I strongly recommend political junkies and philosophy fans take a look at Anat Belitzki's The Stone column in the this morning's New York Times, Making It Explicit in Israel. Excellent piece by an Israeli philosopher about the implications of the stark differences between the incoming government and the way Israel has portrayed its intentions toward the Palestinian community. Not particularly optimistic, except that only by making underlying issues explicit can we begin to deal with them. Perhaps the reason yesterday's solutions do not work is because they never were solutions so much as bromides.
Belitzki is a professor at Quinnipiac University here in the US and at the University of Tel Aviv, and has a record of activism in Israeli civil rights. She references the work of American philosopher Robert Brandom who believes that it is possible to use language to make explicit what is real and implied in our social, cultural and political norms. For example, in Israeli-American dialogue, the two state solution is a given, and we're just discussing means and implementation and guarantees.
Bizetzki says that just isn't true, and that the most recent Israeli election shows that very starkly. She writes:
The government that will be formed this week is the most clearly articulated, narrowest, most right-wing, most religious and most nationalistic government ever assembled in Israel. A combination of the fundamentalist Orthodox clerical parties with the nationalistic chauvinism of the Jewish Home, led by Naftali Bennett who makes no attempt to hide his annexation plans, has been orchestrated by Benjamin Netanyahu in no uncertain terms. Along with Likud, Netanyahu’s home, which is the largest party in Israel today, and Kulanu (All of Us – a breakaway of Likud), this whole bloc is unambiguous in its Jewish, nationalistic agenda. (Emphasis added)
She believes that this explosion of truth into what was basically polite lies and cocktail conversation between Israel's leaders and the world was foreshadowed and made inevitable by the two month long attack on Gaza by the Israeli army in July-August 2014. The implicit issues between the US understanding of the agreed path forward -- Two State Solution, Camp David Accords, etc. -- and what Israel's government intends is pretty well illustrated by the odd mis-translation of the name of the operation. Operation "Tsuk Eitan." was announced to the world as Operation "Protective Edge" which has a somewhat defensive tone; she says that a more accurate translation would be "Firm Cliff" which has a vaguer yet more threatening tone. My use of a Google translator resulted in "A Rock" which opens a wide range of possibilities. Perhaps "Perhaps Operation Masada" or "Operation Stoning" would have been more appropriate.
She points out that the objective of the operation shifted a lot -- from stopping rocket fires to destroying tunnels. What is ultimately most telling to me is the casualty figures that she cites. "By the operation’s end, more than 2,100 Gazans were killed, a majority of whom were civilians, around 500 of those children. Seventy-three Israelis were killed during Firm Cliff — almost all of them soldiers." While a comparison to the German destruction of the Warsaw Ghetto may seem overblown, it is in fact just and reasonable under the circumstances. Irony is not necessary humorous or gentle; when it erupts, it tends to be pretty violent.
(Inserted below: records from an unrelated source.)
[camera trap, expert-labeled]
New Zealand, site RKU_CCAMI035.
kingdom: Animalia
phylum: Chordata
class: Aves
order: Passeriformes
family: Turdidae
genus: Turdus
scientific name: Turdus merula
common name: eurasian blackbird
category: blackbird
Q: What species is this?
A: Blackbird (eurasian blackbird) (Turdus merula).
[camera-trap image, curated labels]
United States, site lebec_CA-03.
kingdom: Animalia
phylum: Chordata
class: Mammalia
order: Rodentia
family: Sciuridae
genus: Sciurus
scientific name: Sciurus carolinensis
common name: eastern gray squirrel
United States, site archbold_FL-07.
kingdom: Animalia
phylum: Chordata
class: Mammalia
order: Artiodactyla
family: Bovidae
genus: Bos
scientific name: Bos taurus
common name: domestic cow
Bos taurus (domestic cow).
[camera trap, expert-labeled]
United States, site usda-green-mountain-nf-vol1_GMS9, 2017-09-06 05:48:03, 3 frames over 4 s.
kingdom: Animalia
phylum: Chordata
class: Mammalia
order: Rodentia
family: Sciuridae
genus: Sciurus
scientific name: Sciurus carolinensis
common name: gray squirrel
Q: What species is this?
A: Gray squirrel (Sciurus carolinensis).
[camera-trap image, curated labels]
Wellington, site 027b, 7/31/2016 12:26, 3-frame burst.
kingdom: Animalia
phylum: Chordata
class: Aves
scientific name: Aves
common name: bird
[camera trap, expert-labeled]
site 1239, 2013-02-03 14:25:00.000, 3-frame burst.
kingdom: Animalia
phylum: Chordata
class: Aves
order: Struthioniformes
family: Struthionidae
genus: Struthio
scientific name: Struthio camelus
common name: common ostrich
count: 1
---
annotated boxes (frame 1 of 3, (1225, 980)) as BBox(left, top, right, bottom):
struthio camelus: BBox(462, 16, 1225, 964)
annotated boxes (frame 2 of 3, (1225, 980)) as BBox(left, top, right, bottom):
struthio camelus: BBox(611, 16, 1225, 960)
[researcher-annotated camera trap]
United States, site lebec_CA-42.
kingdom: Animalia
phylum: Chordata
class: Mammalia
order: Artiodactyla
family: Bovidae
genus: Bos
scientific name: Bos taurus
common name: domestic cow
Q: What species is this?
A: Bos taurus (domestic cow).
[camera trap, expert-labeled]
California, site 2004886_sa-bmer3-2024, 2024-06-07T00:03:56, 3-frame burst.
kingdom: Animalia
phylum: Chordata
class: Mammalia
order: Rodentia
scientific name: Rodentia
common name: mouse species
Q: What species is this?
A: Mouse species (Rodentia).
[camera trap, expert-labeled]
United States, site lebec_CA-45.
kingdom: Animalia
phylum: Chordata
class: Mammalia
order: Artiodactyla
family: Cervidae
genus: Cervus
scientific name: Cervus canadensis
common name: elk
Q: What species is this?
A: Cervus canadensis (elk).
She goes on to discuss the concepts in Brandom's work of the contrast between implicit meaning in statements versus the explicit reality of actions. There is an obvious disconnect between Netanyahu's expressed belief in the two state solution in 2009 and his actions since that speech. But, Belitzki's point is that the Israeli action in Gaza and the the election point to an altered, more explicit reality. She cites Brandom who wrote "If you can bring it out into the open as something we can discuss and give and ask for reasons for, then these implicit inferences that are curled up in our concepts don’t have power over us anymore. They’ve come into the light of day where we have the power of reasoning about them.”
She concludes that 'Perhaps such reasoning, now in explicit political contexts, might even lead to the power of changing them." I am not quite so optimistic, simply because there are a lot of people in the US and in Israel who mean well, but have a vested interest in assuming that Israel is some western bastion of human rights and equity; there are also those in the US and around the world who have a vested interest in positioning Israel as a cross between Mordor and Stalinist Russia. I don't know that we're capable of resolving that.
However, what is becoming clear is that Israel's default position is one of an apartheid state which is made explicit, fully transparent, should result in some fairly dramatic changes in its situation. Make the reality explicit, visible, transparent and the possibility of change is at least...possible.